Investment funds generally provide asset diversification among a number of different financial assets. This spreads the investment risk and reduces their systematic risk. Investment funds also benefit from the economies of scale that can be achieved through the collective pooling of money, investing larger amounts, and the sharing of operating costs.
Fund Asset Diversification (Example) | |
Asset Class | |
Domestic Stock | 45.87% |
International Stock | 11.57% |
Municipal Bond | 4.00% |
Taxable Bond | 18.74% |
A diversified investment fund invests in different asset classes, such as stocks, bonds, money market instruments, commodities and derivatives. Its investment in a given asset class depends on the fund's investment objective. In general, the greater the diversification of a fund's investment portfolio, the lower its risk and volatility.
For a US investment fund to be diversified in accordance with the US Investment Company Act, it must hold a minimum of 75% of its assets in cash, government securities and other eligible securities subject to a limitation of no more than 5% of its assets or 10% of the voting securities of the issuing company.
Any US investment fund that is not diversified in accordance with the Act is a non-diversified fund.
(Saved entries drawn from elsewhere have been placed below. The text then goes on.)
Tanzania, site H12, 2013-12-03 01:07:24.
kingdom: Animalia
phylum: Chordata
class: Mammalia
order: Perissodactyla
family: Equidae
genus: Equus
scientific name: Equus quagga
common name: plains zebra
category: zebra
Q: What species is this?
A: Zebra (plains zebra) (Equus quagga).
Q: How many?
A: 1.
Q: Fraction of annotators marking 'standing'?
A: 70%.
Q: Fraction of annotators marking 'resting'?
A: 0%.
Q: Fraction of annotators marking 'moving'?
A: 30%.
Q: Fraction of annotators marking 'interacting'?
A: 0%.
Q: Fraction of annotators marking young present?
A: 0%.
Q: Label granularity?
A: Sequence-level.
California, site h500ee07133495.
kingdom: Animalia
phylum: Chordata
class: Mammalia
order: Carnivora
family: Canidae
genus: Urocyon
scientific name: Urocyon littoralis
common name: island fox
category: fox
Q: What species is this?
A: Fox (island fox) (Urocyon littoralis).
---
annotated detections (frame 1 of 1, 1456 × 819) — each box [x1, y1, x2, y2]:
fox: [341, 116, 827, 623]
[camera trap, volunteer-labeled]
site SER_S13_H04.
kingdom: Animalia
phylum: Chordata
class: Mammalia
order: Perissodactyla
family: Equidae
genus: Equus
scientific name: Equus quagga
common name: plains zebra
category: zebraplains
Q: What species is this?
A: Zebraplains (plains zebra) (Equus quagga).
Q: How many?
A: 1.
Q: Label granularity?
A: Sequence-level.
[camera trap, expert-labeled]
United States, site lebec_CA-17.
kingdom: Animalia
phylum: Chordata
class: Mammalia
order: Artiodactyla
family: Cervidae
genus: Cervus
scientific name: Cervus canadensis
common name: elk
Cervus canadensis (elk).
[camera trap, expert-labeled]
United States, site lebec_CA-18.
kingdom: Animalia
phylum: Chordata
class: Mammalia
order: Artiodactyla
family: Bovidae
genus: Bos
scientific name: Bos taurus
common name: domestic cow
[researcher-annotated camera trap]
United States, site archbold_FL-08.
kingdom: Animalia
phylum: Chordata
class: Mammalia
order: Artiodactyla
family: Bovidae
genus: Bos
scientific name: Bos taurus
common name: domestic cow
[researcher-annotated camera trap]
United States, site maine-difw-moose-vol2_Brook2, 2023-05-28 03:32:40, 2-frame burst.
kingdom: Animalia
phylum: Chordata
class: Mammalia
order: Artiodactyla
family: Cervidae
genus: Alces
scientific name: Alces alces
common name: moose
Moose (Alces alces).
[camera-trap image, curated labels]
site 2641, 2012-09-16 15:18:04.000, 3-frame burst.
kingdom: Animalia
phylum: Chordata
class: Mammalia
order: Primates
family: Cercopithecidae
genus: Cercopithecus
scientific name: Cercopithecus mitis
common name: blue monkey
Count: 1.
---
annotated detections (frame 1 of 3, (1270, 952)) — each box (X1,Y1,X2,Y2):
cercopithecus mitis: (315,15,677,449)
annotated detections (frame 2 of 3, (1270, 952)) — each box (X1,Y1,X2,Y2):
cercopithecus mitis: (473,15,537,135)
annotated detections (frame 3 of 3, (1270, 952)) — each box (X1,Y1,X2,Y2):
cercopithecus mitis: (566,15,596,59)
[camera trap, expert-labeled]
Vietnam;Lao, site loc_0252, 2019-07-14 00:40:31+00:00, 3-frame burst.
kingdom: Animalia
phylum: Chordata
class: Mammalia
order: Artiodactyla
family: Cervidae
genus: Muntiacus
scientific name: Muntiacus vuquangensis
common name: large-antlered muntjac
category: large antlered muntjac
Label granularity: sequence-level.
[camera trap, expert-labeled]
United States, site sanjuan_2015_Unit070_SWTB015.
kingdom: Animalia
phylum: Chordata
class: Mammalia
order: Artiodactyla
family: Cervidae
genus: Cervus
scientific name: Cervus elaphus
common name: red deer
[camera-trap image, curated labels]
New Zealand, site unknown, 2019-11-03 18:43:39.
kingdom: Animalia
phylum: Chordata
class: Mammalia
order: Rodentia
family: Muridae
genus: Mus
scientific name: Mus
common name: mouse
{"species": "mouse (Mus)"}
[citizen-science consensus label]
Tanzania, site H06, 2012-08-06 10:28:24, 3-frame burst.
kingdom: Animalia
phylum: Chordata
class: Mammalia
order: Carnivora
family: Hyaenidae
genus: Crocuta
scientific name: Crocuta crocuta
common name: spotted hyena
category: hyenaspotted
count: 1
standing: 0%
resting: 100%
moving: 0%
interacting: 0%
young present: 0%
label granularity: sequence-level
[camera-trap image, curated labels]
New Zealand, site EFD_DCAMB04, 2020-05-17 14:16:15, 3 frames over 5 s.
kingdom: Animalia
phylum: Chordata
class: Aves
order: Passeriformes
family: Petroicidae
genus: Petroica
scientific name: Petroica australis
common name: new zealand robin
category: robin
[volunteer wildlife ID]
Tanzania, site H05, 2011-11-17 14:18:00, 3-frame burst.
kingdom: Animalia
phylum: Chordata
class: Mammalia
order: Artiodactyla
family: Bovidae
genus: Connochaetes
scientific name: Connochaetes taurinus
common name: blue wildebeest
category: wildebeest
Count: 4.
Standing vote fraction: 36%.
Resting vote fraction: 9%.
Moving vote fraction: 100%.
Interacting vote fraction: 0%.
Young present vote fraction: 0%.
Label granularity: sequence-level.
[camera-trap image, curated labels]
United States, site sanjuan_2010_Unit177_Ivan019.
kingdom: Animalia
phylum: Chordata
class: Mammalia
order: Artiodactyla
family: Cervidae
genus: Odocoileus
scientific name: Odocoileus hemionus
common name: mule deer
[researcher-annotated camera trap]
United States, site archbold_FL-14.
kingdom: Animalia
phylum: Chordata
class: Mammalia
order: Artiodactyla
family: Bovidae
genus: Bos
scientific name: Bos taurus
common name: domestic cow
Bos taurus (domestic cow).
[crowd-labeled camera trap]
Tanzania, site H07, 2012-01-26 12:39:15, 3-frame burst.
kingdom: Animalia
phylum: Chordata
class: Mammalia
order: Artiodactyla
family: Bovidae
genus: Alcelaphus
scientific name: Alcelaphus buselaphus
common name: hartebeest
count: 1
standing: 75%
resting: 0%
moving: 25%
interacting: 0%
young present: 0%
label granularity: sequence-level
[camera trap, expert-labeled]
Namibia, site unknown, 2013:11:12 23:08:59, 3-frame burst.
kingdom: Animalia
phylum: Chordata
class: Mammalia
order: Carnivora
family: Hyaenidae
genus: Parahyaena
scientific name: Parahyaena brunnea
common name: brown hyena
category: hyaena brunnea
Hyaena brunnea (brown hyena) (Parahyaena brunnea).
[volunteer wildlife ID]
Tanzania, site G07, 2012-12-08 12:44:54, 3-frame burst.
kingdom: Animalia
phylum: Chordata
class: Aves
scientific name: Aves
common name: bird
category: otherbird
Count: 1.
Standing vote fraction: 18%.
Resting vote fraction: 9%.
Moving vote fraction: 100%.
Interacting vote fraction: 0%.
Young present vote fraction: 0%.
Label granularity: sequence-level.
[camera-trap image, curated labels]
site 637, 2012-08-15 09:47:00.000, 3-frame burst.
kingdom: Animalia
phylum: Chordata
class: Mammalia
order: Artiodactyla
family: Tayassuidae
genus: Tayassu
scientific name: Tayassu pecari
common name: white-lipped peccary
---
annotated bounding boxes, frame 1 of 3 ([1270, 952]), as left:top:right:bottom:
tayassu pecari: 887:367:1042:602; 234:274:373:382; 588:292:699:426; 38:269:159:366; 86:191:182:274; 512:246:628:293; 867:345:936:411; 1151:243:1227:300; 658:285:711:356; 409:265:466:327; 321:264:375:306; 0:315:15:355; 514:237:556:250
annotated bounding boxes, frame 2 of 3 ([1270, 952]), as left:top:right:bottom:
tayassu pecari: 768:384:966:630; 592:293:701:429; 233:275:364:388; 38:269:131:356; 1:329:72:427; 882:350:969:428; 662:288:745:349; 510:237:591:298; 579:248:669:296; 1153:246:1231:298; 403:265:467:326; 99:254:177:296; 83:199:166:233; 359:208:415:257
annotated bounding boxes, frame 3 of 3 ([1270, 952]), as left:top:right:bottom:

A non-diversified fund can invest a larger percentage of its assets in the securities of a smaller number of issuers than a diversified fund. They usually invest in a few securities of companies belonging to a certain sector.
An investment company issues fund shares that represent a proportionate ownership interest in the net assets of its portfolio. The fund shares give investors the right to dividends from the income and capital gains that the portfolio generates.
All but closed-end investment funds issue redeemable securities. Redeemable shares entitle investors to a proportionate interest in the issuer’s current net assets upon presentation to the issuer or person designated by the issuer.